This week’s readings helped frame computation as a stop on a historical continuum of cognitive artefacts in relation to affordances, meaning making and interpretation. All of these elements revolve around culture – this is a point that has interested me since the beginning of this course. An artefact is a meeting of properties of something and the environment in which it exists. Mahoney, in particular, articulates this when he says “any meaning the symbols may have is acquired and expressed at the interface between a computation and the world in which it is embedded” (Mahoney, 129). The world that meaning is embedded in is created by humans (cognitive agents).

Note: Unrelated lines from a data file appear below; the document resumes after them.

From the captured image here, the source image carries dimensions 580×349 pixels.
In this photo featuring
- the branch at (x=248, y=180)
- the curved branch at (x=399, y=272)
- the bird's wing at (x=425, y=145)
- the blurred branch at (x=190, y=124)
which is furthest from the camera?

In other words, symbols have meaning to us – not computers – because symbols and the way we string them together expresses our representation of the world.
We derive meaning via an interface, which connects two systems by transcending the boundaries of those systems. As Irvine discusses, the interpretations we make come from the way we are socialized. Thus, affordances are “good” when they fulfill our expectations (Irvine, 3). Interfaces are created when we use perceptible, physical features to make meaning, which is reflective of our culture, values and intentions.
In this way, affordances draw meaning when they correctly communicate human intention through detectible features. As cognitive agents, we enact meaning through applied collective associations that we learn. Computing can be understood as the intersection between human intention and the symbolic process.
Some further questions:
As technology continues to evolve, should we be aware of the levels of mediation that affect meaning making? What if a new “meta layer” forms?
How specifically does the history of computation inform us moving forward? Do we ever take steps “backward”? What is the relationship between past and present?
Engelbart, Dave. 1962. “Augmenting Human Intellect: A Conceptual Framework.” New Media Reader. Wardrip-Fruin, Noah, Nick Montfort, ed.. 93–108. Cambridge, MA: The MIT Press, 2003.
Irvine, Martin. 2016. “Introduction to Affordances and Interfaces: The Semiotic Foundations of Meanings and Actions with Cognitive Artefacts”.
Mahoney, Michael S. (2005) “The Histories of Computing(s).” Interdisciplinary Science Reviews 30, no. 2 p.119–35.